What to work on — Please set down the lines of the listing exactly, from its first line to the line with "China has arrested", leaving the pictures out.

Recorded data —
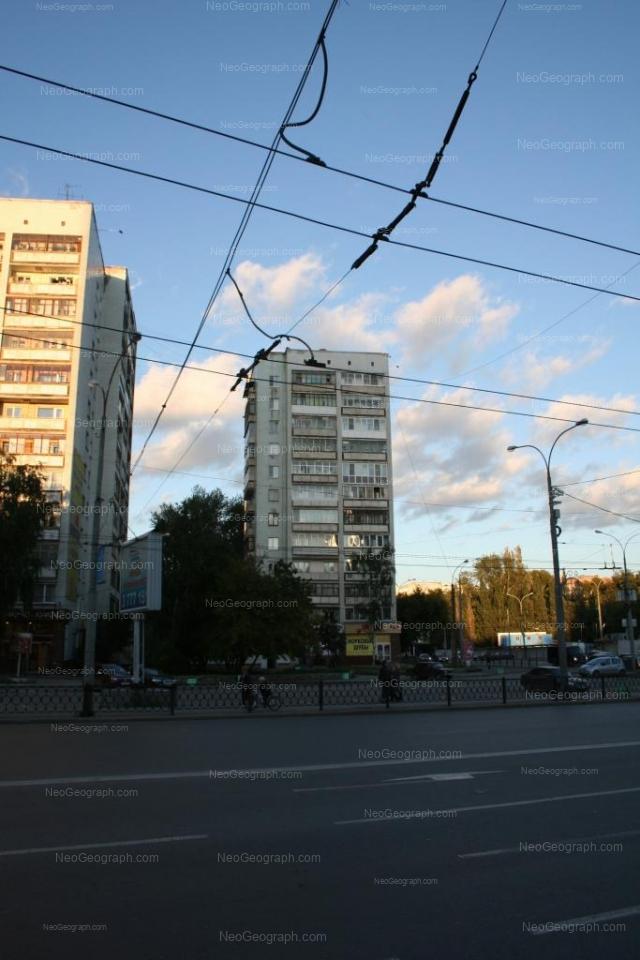 Адрес(а) на фотографии: улица Свердлова, 2, 4, Екатеринбург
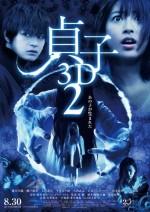 Sadako 3D 2 (2013) afişi
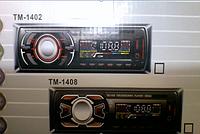 Автомагнитола MP3 1402 1408 РАДИАТОР, ЕВРОФИШКА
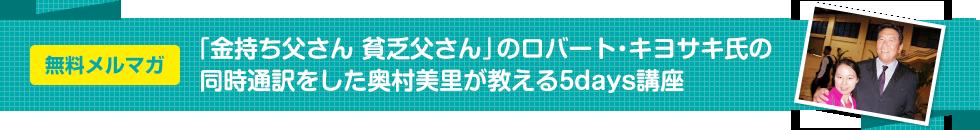 「金持ち父さん 貧乏父さん」のロバート・キヨサキ氏の同時通訳をした奥村美里が教える5days講座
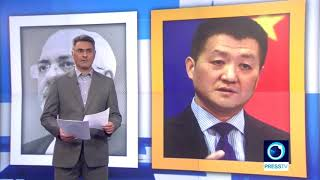 China has arrested 2 Canadians in recent days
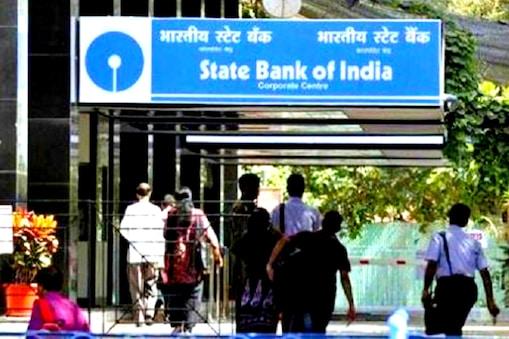 SBI SME Gold Loan: రూ.50 లక్షల గోల్డ్ లోన్ ఇస్తున్న SBI... ఇలా పొందండి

Worked solution —
 Адрес(а) на фотографии: улица Свердлова, 2, 4, Екатеринбург
 Sadako 3D 2 (2013) afişi
 Автомагнитола MP3 1402 1408 РАДИАТОР, ЕВРОФИШКА
 「金持ち父さん 貧乏父さん」のロバート・キヨサキ氏の同時通訳をした奥村美里が教える5days講座
 China has arrested 2 Canadians in recent days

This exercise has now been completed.